Your skin is the window to your health. People who are non-smokers, sleep well, have a healthy diet, and drink plenty of water have better skin than those who have stressful lifestyles, smoke, drink alcohol, and  greasy food.

Dermatologists can tell a whole lot about underlying health problems just by looking at your skin. There are some health conditions that begin with skin changes, from breakouts to itchiness, these things can be a clue to something that might be going on inside.

Dry, Itchy Skin

Dry skin can plague many of us, especially during the winter months when it’s cold outside and the central heating is cranked up indoors. This will cause our skin to lose essential moisture making I feel tight and dry.

If your skin is chronically dry all year round it could mean eczema. This is a chronic inflammatory skin condition that can make your skin itchy, dry and inflamed.

Itchy skin on other parts of the body such as legs accompanied by raised red blotches, could be a sign of hepatitis C. Chronic itching lasting more than six weeks has been strongly linked to asthma, allergies, and eczema.


If you get regular outbreaks on your jaw and chin it could indicate a hormonal imbalance. Adult acne is common in women, especially in those who did not have acne as a teenager. It can happen during times of stress, around the time of your period or during the menopause.

Dermatologist at Woman’s College Hospital in Toronto, Dr. Adam Nash, explains to Best Health, “Acne occurs when there is a surge of male-type androgen hormones [namely testosterone and DHEAS].”

Dark Circles

Dark circles underneath your eyes can be down to genetics, lifestyle and age, however it can also be a sign of nutrient deficiency, dehydration, and poor sleep.

Puffy Eyelids

If you have puffy eyelids accompanied by dryness and rash it could indicate eczema or contact dermatitis. The irritation is usually caused by an allergic reaction to a product you are using around your eyes that is causing irritation to the skin.

Yellow Bumps

Yellow bumps under your skin are seen in people with untreated high cholesterol. People with severe elevated cholesterol will have yellow bumps known as xanthelasma, appear on their skin. Having high cholesterol ups your chance of heart attacks and strokes, so if you notice yellow bumps on your skin, tell your doctor.

Darkening Skin Tone

Areas of darkening skin tone, also known as hyperpigmentation, could be down to undiagnosed diabetes. Diabetes makes our blood sugar levels rise, causing the barrier of your skin to be compromised. As you lose circulation and sensation, your skin becomes less able to fight off infection.

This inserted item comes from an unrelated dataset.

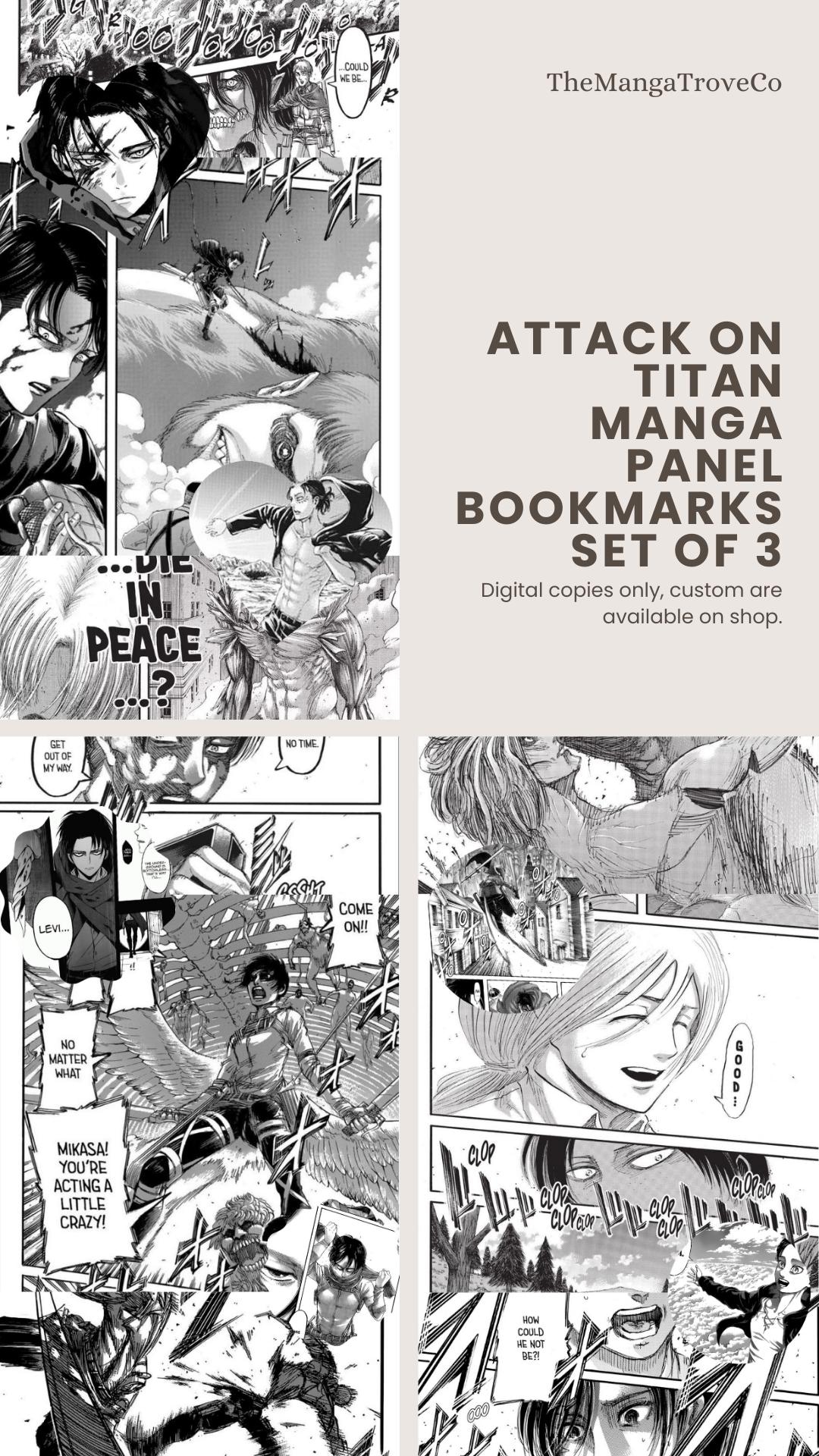 Attack on Titan Manga Panel Digital Bookmark Set of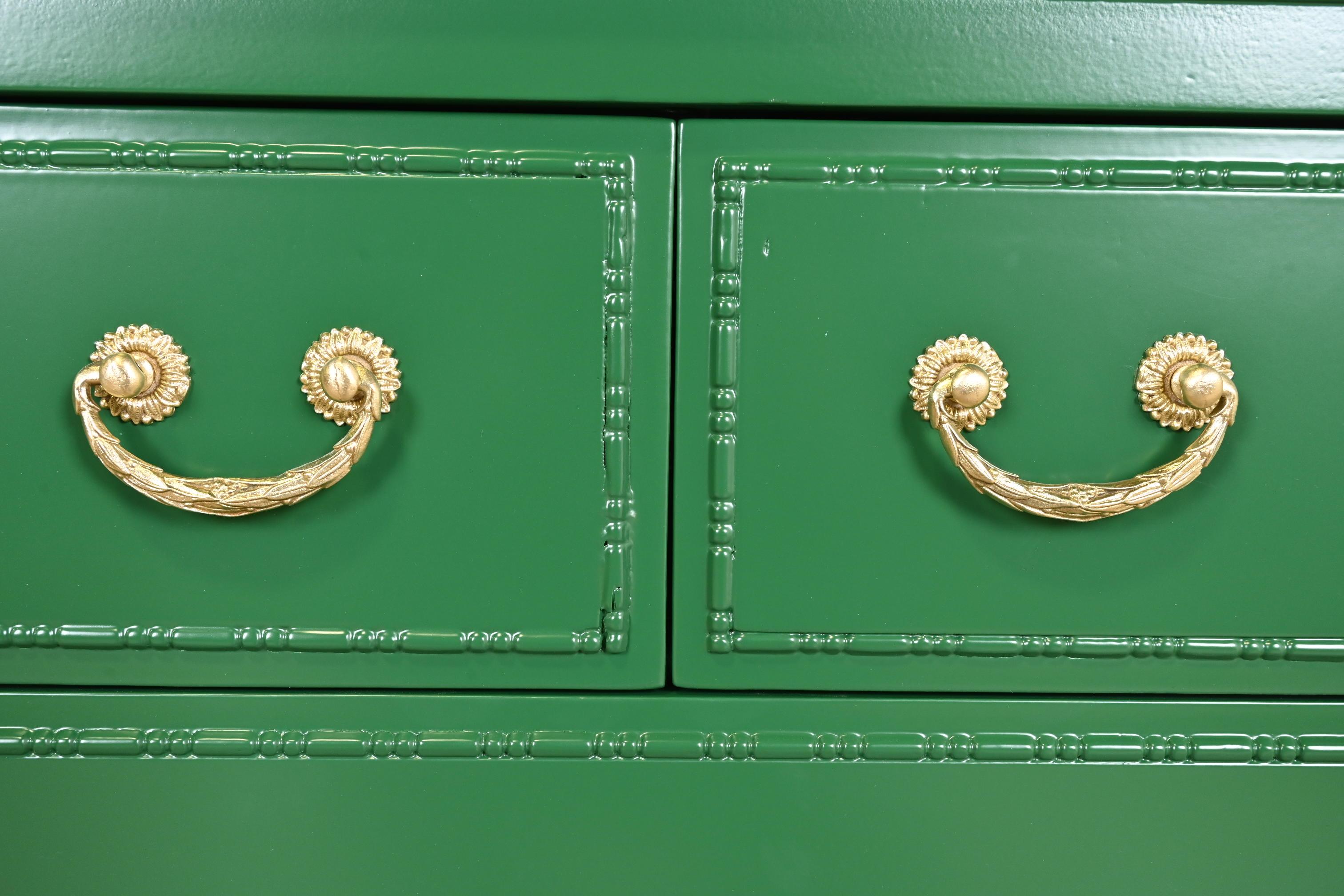 Widdicomb Antique French Regency Louis XVI Green Lacquered Dresser Chest For Sale 2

Red, White and Blue Hands and Feet

If you have noticed the skin on your hands and feet changing colour after exposure to cold, it probably means you are suffering from a condition called Raynaud’s Syndrome.

More prone in women than men, there is little known about Raynaud’s, but it is thought that it happens because of blood vessel spasms and abnormal nerve sensitivity.

There is no cure for Raynaud’s Syndrome, however there is medication that can help, and avoiding smoking, emotional stress and cold temperatures can help control attacks.